PROMPT.
Would you please transcribe the listing exactly, with no images?
_ _ _ _
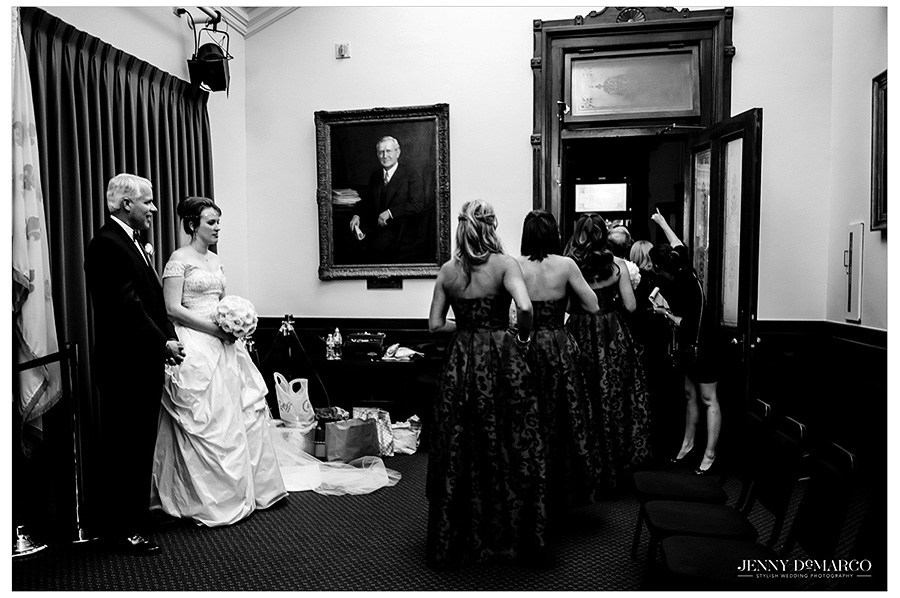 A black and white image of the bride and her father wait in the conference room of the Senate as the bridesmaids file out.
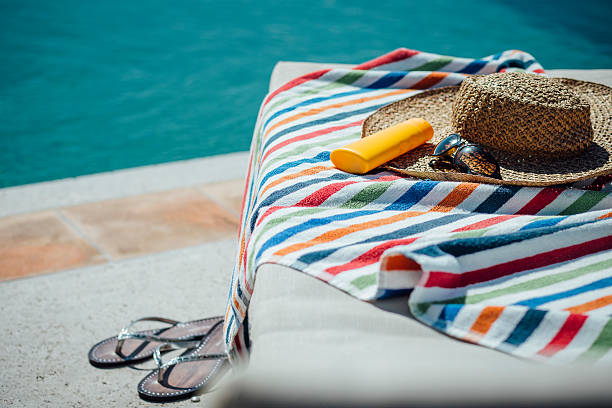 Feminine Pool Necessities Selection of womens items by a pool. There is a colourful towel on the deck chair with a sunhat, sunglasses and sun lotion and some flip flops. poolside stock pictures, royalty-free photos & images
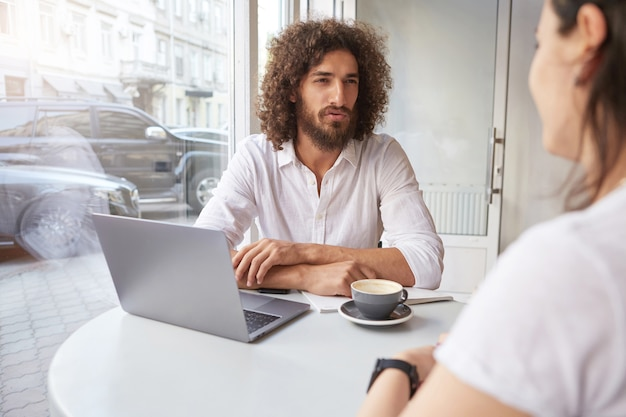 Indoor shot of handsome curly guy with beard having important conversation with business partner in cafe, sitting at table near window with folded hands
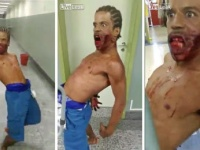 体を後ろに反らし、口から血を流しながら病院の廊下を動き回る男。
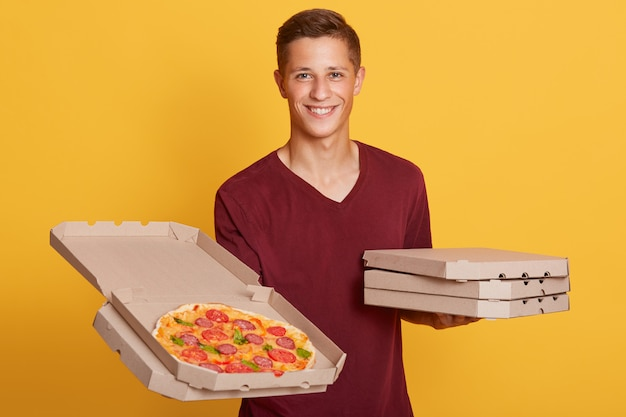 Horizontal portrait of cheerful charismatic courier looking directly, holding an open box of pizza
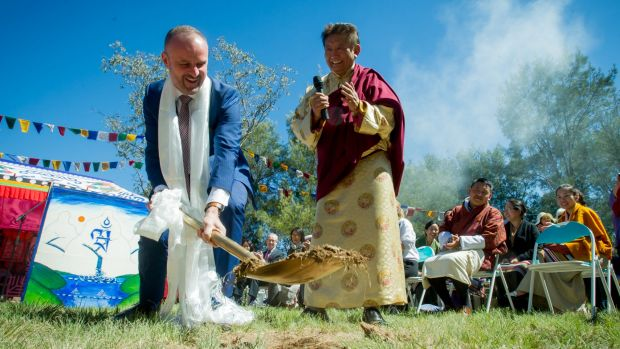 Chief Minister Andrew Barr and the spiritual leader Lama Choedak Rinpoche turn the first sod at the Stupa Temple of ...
_ _ _ _
RESULT FOR THIS EXERCISE.
 A black and white image of the bride and her father wait in the conference room of the Senate as the bridesmaids file out.
 Feminine Pool Necessities Selection of womens items by a pool. There is a colourful towel on the deck chair with a sunhat, sunglasses and sun lotion and some flip flops. poolside stock pictures, royalty-free photos & images
 Indoor shot of handsome curly guy with beard having important conversation with business partner in cafe, sitting at table near window with folded hands
 体を後ろに反らし、口から血を流しながら病院の廊下を動き回る男。
 Horizontal portrait of cheerful charismatic courier looking directly, holding an open box of pizza
 Chief Minister Andrew Barr and the spiritual leader Lama Choedak Rinpoche turn the first sod at the Stupa Temple of ...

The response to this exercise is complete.